And seriously, if FO2's stats screen is too hard for you to understand, how did you ever manage to play Dwarf Fortress?
Because fallout 2 was a differently paced game than fallout 3. Just as with Dwarf Fortress you have time and room for error and trial and experiment until you get the game. Whereas in Fallout 3, it looks like it's shaping up to be that if you use the menu in combat it has to be fast, streamlined and efficient.
Don't get me wrong - this is all my first impression and I certainly could be wrong.
As for the covert action effect, I mentioned that as a related effect. The entire game is focused around highly, highly, highly segmented game modes. You can spend five minutes in combat and then end up driving and just think "Wait, WTF, who am I supposed to be chasing again?" In a think-fast game - which FO3 seems to me to be shaping up to be - you can't have irrelevant information to the task at hand displayed all at once with the relevant data. That just ends up in confusion. To avoid that sort of effect happening, you have to have a streamlined, integrated display that you can bring up and instantly get a
single topic of information up in front of you - and only that topic.
Again, do not get me wrong. Do not misunderstand.
I understood Fallout 2's interface fine. Fallout 2's interface was fine - for
Fallout 2. This is Fallout 3. Again, different game. Different pacing. Different methods. If you try to use the same methods on a different game, they aren't going to work.
Is Fallout 3 going in the right direction for the series? I'm honestly not sure anymore. It's no longer the point I'm trying to make. All I'm saying is that you shouldn't dismiss the interface just yet.
All I know right now is that I plan to save any further opinion on whether it is a worthy sequel until I play the game.
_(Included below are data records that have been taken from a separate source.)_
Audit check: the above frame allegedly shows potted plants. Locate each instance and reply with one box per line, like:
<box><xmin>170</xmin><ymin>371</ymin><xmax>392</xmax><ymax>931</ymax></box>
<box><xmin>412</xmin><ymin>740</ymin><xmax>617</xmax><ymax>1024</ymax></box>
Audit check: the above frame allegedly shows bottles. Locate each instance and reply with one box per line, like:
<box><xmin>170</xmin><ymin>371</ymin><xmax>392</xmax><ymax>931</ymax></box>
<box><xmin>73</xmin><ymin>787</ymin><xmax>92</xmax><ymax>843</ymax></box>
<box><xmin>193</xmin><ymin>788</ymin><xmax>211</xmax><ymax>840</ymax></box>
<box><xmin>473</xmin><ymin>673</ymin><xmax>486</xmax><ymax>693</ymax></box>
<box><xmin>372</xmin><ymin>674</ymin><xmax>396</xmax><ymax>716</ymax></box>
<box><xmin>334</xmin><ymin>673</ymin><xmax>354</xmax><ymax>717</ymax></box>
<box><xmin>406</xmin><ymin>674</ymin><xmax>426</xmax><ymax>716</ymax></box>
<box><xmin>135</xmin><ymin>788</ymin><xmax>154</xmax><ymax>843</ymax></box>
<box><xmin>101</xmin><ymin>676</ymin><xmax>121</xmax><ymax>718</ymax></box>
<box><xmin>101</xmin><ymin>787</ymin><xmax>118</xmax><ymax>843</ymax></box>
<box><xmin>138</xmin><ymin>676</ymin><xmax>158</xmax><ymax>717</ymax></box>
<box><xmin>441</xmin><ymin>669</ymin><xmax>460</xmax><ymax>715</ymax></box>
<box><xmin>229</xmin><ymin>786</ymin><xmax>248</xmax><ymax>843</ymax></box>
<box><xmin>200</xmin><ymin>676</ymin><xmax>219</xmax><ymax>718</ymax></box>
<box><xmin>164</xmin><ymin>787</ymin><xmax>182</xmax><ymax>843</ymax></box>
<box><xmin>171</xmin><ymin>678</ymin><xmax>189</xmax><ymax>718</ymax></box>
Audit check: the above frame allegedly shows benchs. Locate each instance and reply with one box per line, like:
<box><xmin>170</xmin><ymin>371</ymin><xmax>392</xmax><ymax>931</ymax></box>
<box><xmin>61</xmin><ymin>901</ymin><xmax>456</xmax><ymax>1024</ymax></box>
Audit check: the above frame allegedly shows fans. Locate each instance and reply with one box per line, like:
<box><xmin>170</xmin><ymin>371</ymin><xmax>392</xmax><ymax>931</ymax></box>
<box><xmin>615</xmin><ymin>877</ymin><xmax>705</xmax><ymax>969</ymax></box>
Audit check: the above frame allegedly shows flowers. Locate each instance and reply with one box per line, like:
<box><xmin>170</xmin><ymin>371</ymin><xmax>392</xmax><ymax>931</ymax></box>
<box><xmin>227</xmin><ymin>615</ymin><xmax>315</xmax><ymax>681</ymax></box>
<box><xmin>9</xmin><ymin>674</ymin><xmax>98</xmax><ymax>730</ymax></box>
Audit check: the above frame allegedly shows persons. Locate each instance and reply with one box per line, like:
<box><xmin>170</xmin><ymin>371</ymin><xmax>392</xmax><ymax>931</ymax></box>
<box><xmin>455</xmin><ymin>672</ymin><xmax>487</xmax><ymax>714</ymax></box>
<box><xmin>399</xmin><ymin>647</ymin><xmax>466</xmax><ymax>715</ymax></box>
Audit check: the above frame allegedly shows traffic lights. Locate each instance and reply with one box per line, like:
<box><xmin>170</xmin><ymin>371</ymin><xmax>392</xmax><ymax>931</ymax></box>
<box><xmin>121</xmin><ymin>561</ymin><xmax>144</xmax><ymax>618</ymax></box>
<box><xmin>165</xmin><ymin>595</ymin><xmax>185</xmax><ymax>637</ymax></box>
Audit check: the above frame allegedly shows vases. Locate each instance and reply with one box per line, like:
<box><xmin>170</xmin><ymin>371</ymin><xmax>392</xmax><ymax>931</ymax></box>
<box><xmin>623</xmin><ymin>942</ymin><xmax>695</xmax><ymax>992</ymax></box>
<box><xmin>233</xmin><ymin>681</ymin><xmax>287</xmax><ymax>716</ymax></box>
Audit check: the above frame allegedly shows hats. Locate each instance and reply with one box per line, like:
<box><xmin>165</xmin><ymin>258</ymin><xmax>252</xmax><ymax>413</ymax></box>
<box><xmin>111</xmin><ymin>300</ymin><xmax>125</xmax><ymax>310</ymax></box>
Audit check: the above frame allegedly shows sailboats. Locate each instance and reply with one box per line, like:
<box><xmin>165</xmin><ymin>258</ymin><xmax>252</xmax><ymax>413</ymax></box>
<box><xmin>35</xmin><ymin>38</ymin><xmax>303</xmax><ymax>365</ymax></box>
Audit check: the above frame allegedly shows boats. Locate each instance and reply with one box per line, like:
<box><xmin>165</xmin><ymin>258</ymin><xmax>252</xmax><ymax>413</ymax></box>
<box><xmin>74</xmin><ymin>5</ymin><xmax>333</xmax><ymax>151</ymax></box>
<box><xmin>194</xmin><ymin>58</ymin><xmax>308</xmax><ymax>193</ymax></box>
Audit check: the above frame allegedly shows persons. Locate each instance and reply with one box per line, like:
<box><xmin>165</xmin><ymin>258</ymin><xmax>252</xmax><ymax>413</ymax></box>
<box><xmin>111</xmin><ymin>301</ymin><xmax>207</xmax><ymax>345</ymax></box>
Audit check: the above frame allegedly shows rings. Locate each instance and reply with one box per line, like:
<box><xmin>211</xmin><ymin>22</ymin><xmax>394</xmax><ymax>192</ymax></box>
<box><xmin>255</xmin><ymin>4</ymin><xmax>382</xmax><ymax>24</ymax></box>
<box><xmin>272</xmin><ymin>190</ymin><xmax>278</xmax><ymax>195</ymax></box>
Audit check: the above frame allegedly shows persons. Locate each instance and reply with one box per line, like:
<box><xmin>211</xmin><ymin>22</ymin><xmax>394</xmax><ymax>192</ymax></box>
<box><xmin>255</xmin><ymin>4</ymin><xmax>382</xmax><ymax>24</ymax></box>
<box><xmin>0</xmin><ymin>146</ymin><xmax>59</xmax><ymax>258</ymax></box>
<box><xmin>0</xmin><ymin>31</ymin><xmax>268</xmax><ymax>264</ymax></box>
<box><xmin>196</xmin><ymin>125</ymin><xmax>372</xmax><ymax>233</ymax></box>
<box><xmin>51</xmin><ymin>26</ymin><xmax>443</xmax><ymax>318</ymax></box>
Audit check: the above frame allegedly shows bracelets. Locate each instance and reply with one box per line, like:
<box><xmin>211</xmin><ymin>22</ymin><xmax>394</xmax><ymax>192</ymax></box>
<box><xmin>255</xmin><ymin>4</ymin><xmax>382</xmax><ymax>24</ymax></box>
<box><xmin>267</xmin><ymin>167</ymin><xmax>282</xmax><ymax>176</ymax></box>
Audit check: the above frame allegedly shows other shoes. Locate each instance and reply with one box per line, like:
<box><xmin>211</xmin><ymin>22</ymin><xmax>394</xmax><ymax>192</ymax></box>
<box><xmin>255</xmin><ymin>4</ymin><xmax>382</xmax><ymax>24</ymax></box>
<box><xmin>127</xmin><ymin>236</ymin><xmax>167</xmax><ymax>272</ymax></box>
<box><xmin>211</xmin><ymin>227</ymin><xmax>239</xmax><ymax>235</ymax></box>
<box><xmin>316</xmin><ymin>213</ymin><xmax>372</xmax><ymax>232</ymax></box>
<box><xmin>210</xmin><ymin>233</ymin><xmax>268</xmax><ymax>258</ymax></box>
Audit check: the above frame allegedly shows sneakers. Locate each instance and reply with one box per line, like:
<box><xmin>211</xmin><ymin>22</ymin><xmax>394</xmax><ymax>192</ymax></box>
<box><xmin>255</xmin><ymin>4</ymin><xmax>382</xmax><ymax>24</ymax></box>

By the way, if you want to see what I'm talking about, go download DosBox, and then download Sid Meier's Covert Action from Home of the Underdogs. (Google 'em.) It's a fun game, but the interface is sorely lacking simply because you can't focus on the information you need for the current task in the middle of said task. Or outside a mode at all, really - all you can get is a bunch of data every time, leaving you with a few minutes to scratch your head and seperate the pertinent data from the irrelevant. You can't call up said information in the middle of a task. You can only call it up when you're in the overview, meaning playing with a piece of paper and a pencil or a good memory is essential to remembering what you're doing once you're finally into that computer system and trying to figure out what you were supposed to search for.